Using the passage on the fear of missing out in trading, answer the following:
(a) In which book did Mark Douglas write about the fear of missing out?
(b) What company's stock did the subscriber have a winner with?
(c) What does the passage say will always work against option traders?
:: Document passage
One of the four fears of trading is the fear of missing out, a topic that the late Mark Douglas wrote about in his book, Trading in the Zone. According to Douglas, fear of missing out is the most serious of the four fears and I have to agree. The regret of missing out on a trade can gnaw at you for days and weeks...and even longer. I’ve felt it many times and I am sure you have as well. In fact, I think that the pain from missing a trade is far worse than getting punished on a bad trade.
Unfortunately, you can easily miss opportunities when options trading, but who wants to kick themselves repeatedly? And how do you avoid missing out in the first place?
There are many ways to avoid fear of missing out, but here are my five tried-and-true tips:
Have Faith in Your Analysis
We’ve all sold winners too early—and too late—and we’ve all missed trades for various reasons. It’s part of the game. Instead of dwelling on it, keep your eye on the charts and technicals and have faith in your analytical abilities. If you let frustration mount, you can easily start chasing after trades in an illogical and maniacal way, losing money along the way.
Book Profits When You Have Them
Recently, I had a chat with a subscriber who had a nice winner with Google (Alphabet-C) (GOOG) but was puzzled about what to do next. Once I pointed out to her that she had many choices—she could either cash in the winner now or roll it up into another trade—then her decision became easy. Worrying that the stock could go up without you is a horrible mind bender. Nobody wants to be left behind, yet this game is about booking winners and taking the profits when you have them.
Just like you would never think to buy a house without also buying homeowner’s insurance, you don’t want to buy options without also buying puts as protection against your portfolio. Yes, your profits won’t be as big as they might otherwise, but your losses will be far less severe, too.
Don’t Let Winners Ride
If, like my subscriber, you are wondering about whether or not to let your trade ride, remember that time is our enemy, at least in options trading. The window of time during which we can win is much narrower than it is for a stock trader, who can roll through some volatility without risking total loss (in most cases). Letting your winners run works for stock investors, but it is deadly for option traders, option decay will always work against you.
Don’t Be Afraid of Losing
Always allow yourself a chance to participate and never be afraid to lose. In options trading, losses are part of the game (you just don’t want too many big losses).
In short, you can overcome the fear of missing out when trading by watching the charts, taking partial profits and rolling up your position into a new play, buying protection, booking profits when you have them, and, above all, taking some risk and trading...you can’t grow your portfolio if you’re not in the game.
::::
:: Raw data
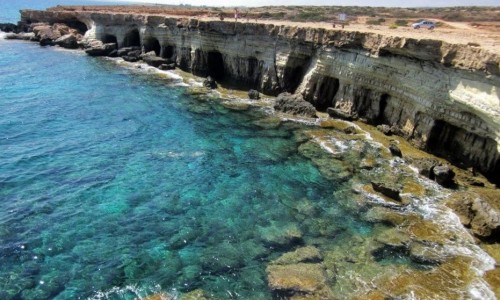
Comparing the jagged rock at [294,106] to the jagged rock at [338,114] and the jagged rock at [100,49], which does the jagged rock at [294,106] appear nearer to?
the jagged rock at [338,114]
::::
Output for this task:
(a) Trading in the Zone
(b) Google (Alphabet-C) (GOOG)
(c) Option decay